A good thesis test is to append (in a draft stage) the phrase "I am going to argue that . . ." before your thesis statement. Such a phrase will often make a non-thesis sound absurd. The other test to ask yourself throughout your paper or essay is "What's the significance of this?" or the short version: "So what?" There has to be some point to your thesis, and there has to be some point to each point you make in relation to your thesis. Your paper should consist of a logically developing, unified argument, not a list of random observations. Each part should not only have a direct bearing on the thesis, but it should make explicitly clear to the reader just what the relationship to the thesis is. It's not the reader's job to figure out how a particular point relates to your thesis; it's your job to explain it.
2) Transitions are helpful to your reader. When I see a paper in which almost every paragraph begins with the word "another," I feel like I'm reading a grocery list, rather than a paper. A list of main points or pieces of evidence does not a paper make. Each section should build on the last so that the connections between your ideas are clear. This is where transitions come in.
3) Avoid plot summary. In an English paper or essay, you can generally assume that your readers (your professor and perhaps classmates) are familiar with the work(s) being discussed. Trust me, I've read Manfred and The Prelude more times than you can possibly imagine. If you find yourself saying, first this happens, and then that happens, you're summarizing the plot, not analyzing. You should of course refer in detail to particular passages, quotes, and episodes that have a direct bearing on your thesis, but you don't need to tell the reader what happened to Jane Eyre at each stage of her life. The only exception to this would be if you have a good reason to think your reader will be totally unfamiliar with the work. For instance, a paper on Star Trek's Data as a contemporary version of Frankenstein's Creature should briefly introduce who Data is and should briefly summarize the portions of the episodes that support your thesis.
4) A paper without quotations is like . . . a paper without quotations. That is, incomplete. No matter how brilliant your analysis, it is insufficient without quotations. Quotations serve as evidence to support the claims you're making, and as illustrations of your main points. They also make your paper more interesting and show your reader that you've done your work. A list of quotations is not enough, however. You need to spend some time analyzing them in detail and explaining their significance both to the topic sentence of your paragraph and to the thesis of the paper as a whole. And avoid ending a paragraph with a long block quotation. Any long quote that's long enough to be included in your paper deserves at least a few lines of analysis, but in particular, at the end of a paragraph, a block quote leaves the reader with only an incomplete understanding of the purpose of the quotation and affords no transition to the following paragraph. Always follow a long quotation with your own discussion of its significance to your argument before going on to another topic.
□ □ □ □ □ □ □
## Your goal
According to the essay-writing advice above, why shouldn't a paragraph end with a long block quotation?

Rows from a dataset:
□ □ □ □ □ □ □
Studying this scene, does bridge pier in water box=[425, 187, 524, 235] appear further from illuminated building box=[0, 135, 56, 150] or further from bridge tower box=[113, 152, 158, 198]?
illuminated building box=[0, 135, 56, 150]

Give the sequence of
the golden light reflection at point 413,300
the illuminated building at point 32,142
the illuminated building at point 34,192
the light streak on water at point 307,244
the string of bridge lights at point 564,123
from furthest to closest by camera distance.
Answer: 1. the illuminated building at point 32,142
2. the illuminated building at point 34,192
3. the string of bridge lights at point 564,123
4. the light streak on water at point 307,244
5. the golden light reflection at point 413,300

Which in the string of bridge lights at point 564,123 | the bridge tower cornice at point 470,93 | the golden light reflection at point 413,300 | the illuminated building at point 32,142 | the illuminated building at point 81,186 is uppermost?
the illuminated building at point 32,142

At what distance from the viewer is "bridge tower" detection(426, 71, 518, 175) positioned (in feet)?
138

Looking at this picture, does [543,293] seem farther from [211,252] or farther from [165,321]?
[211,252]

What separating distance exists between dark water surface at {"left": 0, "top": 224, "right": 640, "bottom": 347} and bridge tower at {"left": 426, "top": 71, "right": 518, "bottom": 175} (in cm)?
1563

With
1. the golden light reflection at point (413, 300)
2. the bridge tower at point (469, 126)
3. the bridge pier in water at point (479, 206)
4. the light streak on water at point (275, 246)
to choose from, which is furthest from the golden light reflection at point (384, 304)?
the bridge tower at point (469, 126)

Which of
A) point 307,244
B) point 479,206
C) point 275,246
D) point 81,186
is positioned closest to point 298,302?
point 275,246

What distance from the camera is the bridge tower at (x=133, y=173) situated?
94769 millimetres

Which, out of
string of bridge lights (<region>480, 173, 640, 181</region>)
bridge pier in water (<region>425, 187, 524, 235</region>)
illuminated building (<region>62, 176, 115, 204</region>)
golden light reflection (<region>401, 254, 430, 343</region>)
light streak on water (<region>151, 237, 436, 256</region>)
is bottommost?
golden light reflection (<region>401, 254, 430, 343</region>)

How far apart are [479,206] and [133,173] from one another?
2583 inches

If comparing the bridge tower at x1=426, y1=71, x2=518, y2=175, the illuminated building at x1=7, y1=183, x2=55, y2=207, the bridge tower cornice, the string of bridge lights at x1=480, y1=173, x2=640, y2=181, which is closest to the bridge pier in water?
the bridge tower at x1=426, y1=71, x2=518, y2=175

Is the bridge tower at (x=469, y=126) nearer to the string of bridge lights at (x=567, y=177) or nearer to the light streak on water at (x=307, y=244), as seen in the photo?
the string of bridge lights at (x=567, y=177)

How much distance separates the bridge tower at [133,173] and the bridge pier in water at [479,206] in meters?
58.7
□ □ □ □ □ □ □
## Expected answer
A block quote at the end of a paragraph leaves the reader with only an incomplete understanding of why the quotation is there. It also gives no transition to the next paragraph.